* **SEITE**:
____________
Fahrende sollen frei campieren dürfen

18. Februar 2019

Eine neue Studie fordert die Gemeinden auf, Fahrende (bau-) bewilligungsfrei campieren zu lassen.

Rund 3000 Schweizer Jenische und Sinti gibt es noch, die gemäss der Tradition ihrer Völker leben: fahrend, nie lange am selben Ort verweilend. Hinzu kommen über 1000 Roma aus dem Ausland, die während der warmen Jahreszeiten ebenfalls mit ihren Wohnwagen in der Schweiz unterwegs sind. Ihr gemeinsames Hauptproblem: ein Mangel an Halteplätzen, sei es für mehrwöchige Aufenthalte, sei es bloss für zwei oder drei Nächte. In einer neuen Publikation machen der Verband Espace Suisse und die Stiftung Zukunft für Schweizer Fahrende mit Nachdruck auf den «dringenden Handlungs­bedarf» aufmerksam. Gemäss Simon Röthlisberger, Geschäftsführer der Stiftung, fehlen allein im Winter schweizweit 25 Standplätze, dazu rund 40 Durchgangsplätze für kurze Aufenthalte im Sommer.
____________
* **GEZEIGTES MATERIAL**:
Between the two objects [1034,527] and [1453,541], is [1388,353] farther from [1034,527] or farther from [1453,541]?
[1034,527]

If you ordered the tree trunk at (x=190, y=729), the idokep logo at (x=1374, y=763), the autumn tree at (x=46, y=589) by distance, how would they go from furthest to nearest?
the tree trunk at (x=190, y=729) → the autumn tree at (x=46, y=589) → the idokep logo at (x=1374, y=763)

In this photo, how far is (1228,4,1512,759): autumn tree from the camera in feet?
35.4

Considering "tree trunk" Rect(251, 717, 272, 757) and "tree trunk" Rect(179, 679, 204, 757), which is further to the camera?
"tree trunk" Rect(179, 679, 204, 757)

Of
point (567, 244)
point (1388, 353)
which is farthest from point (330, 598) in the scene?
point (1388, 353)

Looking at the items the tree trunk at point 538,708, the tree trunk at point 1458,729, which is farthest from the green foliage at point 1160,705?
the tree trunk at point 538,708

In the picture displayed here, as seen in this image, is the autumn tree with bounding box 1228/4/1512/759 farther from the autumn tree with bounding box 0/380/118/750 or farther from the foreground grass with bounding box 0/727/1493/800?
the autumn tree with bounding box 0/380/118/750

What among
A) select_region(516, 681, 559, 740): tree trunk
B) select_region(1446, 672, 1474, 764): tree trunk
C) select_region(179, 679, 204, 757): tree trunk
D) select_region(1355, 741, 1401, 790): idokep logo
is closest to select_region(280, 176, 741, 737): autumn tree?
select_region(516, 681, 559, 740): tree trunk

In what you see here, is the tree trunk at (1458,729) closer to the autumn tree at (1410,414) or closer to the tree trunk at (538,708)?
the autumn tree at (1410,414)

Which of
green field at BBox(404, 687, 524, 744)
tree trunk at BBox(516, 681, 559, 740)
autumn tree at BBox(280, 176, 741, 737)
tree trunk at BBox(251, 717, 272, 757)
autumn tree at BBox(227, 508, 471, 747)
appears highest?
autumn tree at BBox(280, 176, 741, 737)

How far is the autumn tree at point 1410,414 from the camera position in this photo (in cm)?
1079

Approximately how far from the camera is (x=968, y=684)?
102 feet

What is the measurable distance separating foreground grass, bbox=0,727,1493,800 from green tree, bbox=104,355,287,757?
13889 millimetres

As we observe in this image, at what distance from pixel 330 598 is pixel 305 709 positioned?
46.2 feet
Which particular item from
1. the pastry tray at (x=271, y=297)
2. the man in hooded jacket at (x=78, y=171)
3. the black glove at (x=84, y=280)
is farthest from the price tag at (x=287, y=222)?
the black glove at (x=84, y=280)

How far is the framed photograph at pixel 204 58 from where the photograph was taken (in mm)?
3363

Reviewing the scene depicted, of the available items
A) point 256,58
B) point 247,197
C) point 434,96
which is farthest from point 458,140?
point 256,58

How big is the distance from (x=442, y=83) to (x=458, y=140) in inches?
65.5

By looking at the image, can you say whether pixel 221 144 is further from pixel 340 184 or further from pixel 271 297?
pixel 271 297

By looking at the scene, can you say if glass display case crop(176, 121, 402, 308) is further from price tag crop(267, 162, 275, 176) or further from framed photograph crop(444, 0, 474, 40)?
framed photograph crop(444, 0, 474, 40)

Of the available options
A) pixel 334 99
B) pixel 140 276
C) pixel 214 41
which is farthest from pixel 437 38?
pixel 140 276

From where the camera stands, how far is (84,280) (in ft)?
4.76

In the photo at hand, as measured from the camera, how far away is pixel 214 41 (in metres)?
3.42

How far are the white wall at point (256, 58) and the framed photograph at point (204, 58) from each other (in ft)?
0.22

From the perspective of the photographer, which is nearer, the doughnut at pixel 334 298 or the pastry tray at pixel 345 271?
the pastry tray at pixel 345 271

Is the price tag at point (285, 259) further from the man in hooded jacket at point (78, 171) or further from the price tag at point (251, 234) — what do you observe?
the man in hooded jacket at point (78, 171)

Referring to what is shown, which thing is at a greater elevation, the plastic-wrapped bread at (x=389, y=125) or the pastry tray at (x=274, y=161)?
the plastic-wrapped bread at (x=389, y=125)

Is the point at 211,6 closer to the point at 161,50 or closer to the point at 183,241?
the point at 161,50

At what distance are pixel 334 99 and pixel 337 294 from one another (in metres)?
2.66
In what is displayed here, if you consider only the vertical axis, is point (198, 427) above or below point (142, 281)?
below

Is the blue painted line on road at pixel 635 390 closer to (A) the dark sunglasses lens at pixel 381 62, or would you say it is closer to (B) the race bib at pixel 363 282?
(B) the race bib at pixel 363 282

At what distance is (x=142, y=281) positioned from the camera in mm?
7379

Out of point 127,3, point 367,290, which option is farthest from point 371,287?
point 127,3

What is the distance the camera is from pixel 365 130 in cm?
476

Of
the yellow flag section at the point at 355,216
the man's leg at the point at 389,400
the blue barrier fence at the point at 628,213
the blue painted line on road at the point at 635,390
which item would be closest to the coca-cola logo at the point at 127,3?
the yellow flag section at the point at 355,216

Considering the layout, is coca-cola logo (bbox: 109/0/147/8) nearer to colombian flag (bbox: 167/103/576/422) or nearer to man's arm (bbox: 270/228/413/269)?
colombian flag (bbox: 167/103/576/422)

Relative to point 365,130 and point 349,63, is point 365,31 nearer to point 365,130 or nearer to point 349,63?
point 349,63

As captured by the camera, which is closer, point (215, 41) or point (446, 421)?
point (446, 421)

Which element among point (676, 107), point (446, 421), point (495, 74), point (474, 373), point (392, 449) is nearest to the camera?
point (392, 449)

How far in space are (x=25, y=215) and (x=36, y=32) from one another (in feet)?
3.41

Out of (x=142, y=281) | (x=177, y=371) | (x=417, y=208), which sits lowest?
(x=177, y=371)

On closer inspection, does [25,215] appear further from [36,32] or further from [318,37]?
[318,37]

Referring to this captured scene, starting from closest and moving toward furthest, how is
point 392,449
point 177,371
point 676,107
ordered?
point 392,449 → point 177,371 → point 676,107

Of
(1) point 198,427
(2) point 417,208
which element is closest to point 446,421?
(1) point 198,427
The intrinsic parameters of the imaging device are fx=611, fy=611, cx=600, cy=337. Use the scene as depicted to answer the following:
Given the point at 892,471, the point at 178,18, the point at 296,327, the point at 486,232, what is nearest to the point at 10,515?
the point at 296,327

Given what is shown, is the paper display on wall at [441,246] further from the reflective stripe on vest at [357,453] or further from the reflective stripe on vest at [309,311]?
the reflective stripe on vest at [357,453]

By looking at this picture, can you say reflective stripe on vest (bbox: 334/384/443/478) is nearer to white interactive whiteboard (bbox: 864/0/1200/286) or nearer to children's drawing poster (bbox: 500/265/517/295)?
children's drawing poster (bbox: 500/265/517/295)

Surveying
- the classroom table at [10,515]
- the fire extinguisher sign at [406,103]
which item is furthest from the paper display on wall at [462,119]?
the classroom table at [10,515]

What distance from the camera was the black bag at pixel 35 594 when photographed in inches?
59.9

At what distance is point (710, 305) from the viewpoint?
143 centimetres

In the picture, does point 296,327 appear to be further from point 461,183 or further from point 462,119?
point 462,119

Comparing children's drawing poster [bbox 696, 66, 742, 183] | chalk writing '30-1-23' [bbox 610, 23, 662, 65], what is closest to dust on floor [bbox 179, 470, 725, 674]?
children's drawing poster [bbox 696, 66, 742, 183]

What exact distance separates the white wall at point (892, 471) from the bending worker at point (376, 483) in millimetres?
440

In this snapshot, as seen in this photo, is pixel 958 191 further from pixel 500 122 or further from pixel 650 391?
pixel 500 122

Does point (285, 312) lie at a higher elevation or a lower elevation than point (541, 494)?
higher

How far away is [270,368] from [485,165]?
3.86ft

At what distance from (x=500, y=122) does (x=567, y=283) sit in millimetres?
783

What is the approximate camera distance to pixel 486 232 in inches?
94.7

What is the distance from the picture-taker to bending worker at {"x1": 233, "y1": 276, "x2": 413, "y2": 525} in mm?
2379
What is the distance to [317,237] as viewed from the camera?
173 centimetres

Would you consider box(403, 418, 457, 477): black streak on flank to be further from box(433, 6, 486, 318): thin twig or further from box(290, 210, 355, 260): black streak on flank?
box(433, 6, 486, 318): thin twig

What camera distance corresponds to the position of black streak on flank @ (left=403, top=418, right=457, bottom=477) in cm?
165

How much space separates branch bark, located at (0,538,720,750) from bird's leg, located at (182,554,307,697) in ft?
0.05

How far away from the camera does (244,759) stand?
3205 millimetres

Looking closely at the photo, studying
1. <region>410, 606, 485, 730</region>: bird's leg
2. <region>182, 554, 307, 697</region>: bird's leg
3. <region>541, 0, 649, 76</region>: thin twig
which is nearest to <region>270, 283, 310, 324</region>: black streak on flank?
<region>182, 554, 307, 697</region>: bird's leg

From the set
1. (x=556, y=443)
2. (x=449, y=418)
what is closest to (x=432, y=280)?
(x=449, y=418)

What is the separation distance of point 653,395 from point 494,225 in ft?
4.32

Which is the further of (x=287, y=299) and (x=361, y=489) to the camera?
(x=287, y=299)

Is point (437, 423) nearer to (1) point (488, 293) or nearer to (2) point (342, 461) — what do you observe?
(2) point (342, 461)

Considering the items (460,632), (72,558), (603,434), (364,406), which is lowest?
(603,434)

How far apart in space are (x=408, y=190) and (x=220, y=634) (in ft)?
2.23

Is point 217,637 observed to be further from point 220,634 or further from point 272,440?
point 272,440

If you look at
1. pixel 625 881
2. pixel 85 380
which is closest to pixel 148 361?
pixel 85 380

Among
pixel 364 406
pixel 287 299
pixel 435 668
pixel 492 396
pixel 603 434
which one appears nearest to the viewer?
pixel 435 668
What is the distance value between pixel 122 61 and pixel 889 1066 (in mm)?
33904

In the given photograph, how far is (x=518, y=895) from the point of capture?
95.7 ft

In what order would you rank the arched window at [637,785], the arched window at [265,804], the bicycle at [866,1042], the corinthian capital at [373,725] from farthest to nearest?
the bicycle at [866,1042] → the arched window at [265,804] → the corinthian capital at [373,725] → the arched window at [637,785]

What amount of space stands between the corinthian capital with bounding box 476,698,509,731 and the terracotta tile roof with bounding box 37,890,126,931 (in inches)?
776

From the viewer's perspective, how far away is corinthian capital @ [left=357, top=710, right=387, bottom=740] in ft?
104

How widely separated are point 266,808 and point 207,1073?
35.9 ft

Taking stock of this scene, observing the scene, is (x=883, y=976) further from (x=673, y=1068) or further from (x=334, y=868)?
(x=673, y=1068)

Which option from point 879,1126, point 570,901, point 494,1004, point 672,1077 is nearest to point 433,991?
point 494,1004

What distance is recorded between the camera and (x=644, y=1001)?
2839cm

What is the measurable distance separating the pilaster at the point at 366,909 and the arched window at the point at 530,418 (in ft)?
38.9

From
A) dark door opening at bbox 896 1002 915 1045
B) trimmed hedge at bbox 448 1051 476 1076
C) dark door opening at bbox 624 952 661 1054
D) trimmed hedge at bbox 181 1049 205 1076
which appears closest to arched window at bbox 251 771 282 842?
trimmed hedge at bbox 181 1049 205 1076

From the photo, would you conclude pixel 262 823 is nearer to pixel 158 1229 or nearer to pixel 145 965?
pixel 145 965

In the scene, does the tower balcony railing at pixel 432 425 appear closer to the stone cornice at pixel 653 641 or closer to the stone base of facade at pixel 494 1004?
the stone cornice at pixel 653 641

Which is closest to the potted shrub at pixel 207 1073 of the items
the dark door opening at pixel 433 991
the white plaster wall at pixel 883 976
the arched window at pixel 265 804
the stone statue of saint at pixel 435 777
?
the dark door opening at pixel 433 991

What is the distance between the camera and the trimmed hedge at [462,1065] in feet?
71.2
____________
Wie viele Durchgangsplätze für kurze Aufenthalte im Sommer fehlen laut dem Artikel über Fahrende schweizweit? Die Zeilen haben mit dem Artikel nichts zu tun.

Rund 40 Durchgangsplätze.